§ Soal Latihan:
#1 Berdasarkan artikel tentang diskon hukuman koruptor, berapa lama hukuman penjara Anas Urbaningrum setelah MA mengabulkan PK-nya?
#2 Tuliskan kembali secara tepat bagian artikel tentang diskon hukuman koruptor mulai dari "Plt Juru Bicara" sampai dengan "publik yang menilai.".

§ Petikan Teks:
####

Salin Artikel

Marak Diskon Hukuman Koruptor, Komitmen MA Berantas Korupsi Dipertanyakan

Terbaru, MA mengabulkan PK mantan Ketua Umum Partai Demokrat Anas Urbaningrum dan mengurangi hukuman Anas dari 14 tahun pada tingkat kasasi menjadi 8 tahun penjara.

Putusan PK Anas tersebut memperpanjang daftar koruptor yang mendapat "hadiah" dari MA karena sebelumnya KPK mencatat setidaknya ada 20 orang terpidana kasus korupsi yang mendapat keringanan hukuman di tingkat MA.

Plt Juru Bicara Komisi Pemberantasan Korupsi (KPK) Ali Fikri mengatakan, obral diskon tersebut menunjukkan belum ada kesamaan visi dalam memberantas korupsi.

"Bagi KPK, ini cerminan belum adanya komitmen dan visi yang sama antar-aparat penegak hukum dalam memandang bahwa korupsi adalah kejahatan luar biasa," kata Ali, Kamis (1/10/2020).

Ali mengatakan, meskipun PK merupakan hak setiap terpidana, putusan PK yang kerap kali memberi hukuman ringan akan berpengaruh pada kepercayaan publik.

Wakil Ketua KPK Nawawi Pomolango pun enggan berkomentar banyak terkait maraknya diskon hukuman koruptor tersebut dan membiarkan publik yang menilai.

Nawawi mengatakan, KPK telah melaksanakan tugas dan pekerjaannya serta tidak bisa berbuat apa-apa lagi menyusul putusan PK tersebut.

"Biar masyarakat saja yang menilai makna rasa keadilan dan semangat pemberantasan korupsi dalam putusan-putusan peninjauan kembali tersebut," kata Nawawi.

Peneliti Indonesia Corruption Watch (ICW), Kurnia Ramadhana, menuturkan, putusan-putusan PK tersebut seolah meruntuhkan sekaligus mengubur rasa keadilan masyarakat.

Menurut Kurnia, keberpihakan MA dalam pemberantasan korupsi sudah dipertanyakan sejak awal berkaca pada rata-rata hukuman untuk pelaku korupsi hanya 2 tahun dan 7 bulan penjara sebagaimana catatan ICW pada 2019.

"Jadi, bagaimana Indonesia bisa bebas dari korupsi jika lembaga kekuasaan kehakiman saja masih menghukum ringan para koruptor?" ujar Kurnia.

Tren hukuman ringan itu dinilai memiliki dua implikasi, yakni pemberian efek jera yang semakin jauh serta kinerja penegak hukum yang menjadi sia-sia.

####

§ Data yang Diberikan:
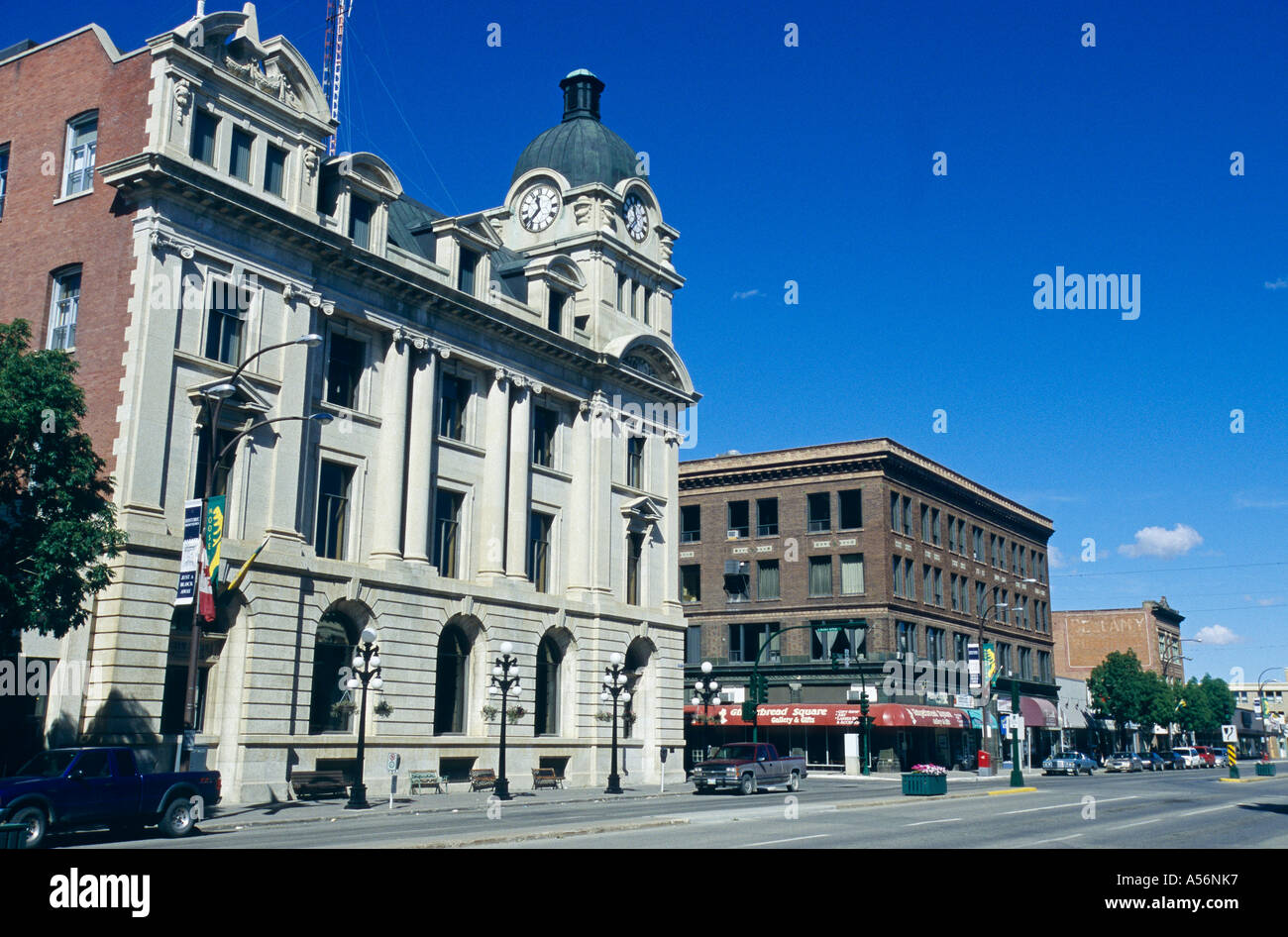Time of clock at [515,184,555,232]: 11:37
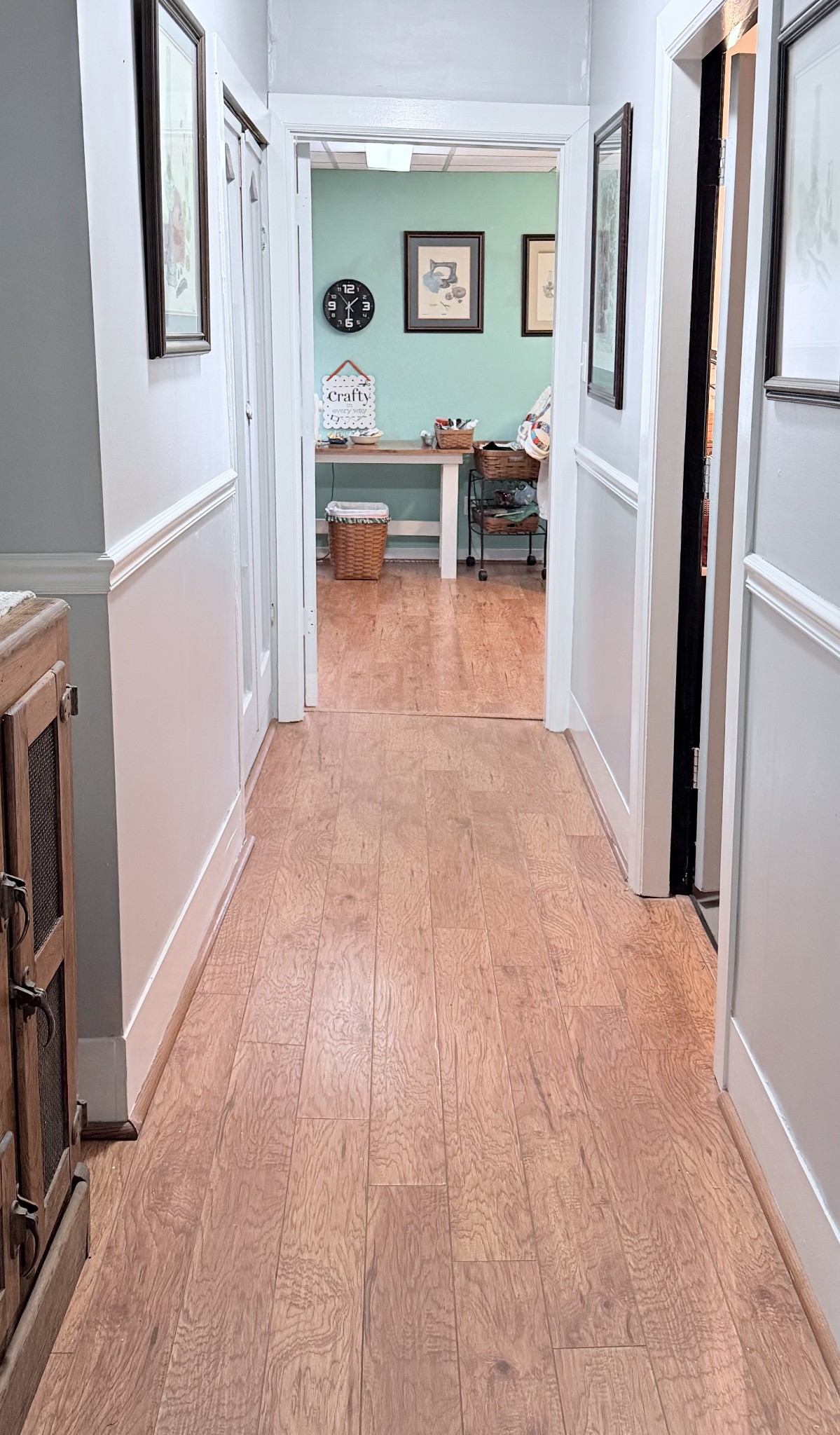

####

§ Jawaban Tiap Soal:
#1 8 tahun penjara.

#2
Plt Juru Bicara Komisi Pemberantasan Korupsi (KPK) Ali Fikri mengatakan, obral diskon tersebut menunjukkan belum ada kesamaan visi dalam memberantas korupsi.

"Bagi KPK, ini cerminan belum adanya komitmen dan visi yang sama antar-aparat penegak hukum dalam memandang bahwa korupsi adalah kejahatan luar biasa," kata Ali, Kamis (1/10/2020).

Ali mengatakan, meskipun PK merupakan hak setiap terpidana, putusan PK yang kerap kali memberi hukuman ringan akan berpengaruh pada kepercayaan publik.

Wakil Ketua KPK Nawawi Pomolango pun enggan berkomentar banyak terkait maraknya diskon hukuman koruptor tersebut dan membiarkan publik yang menilai.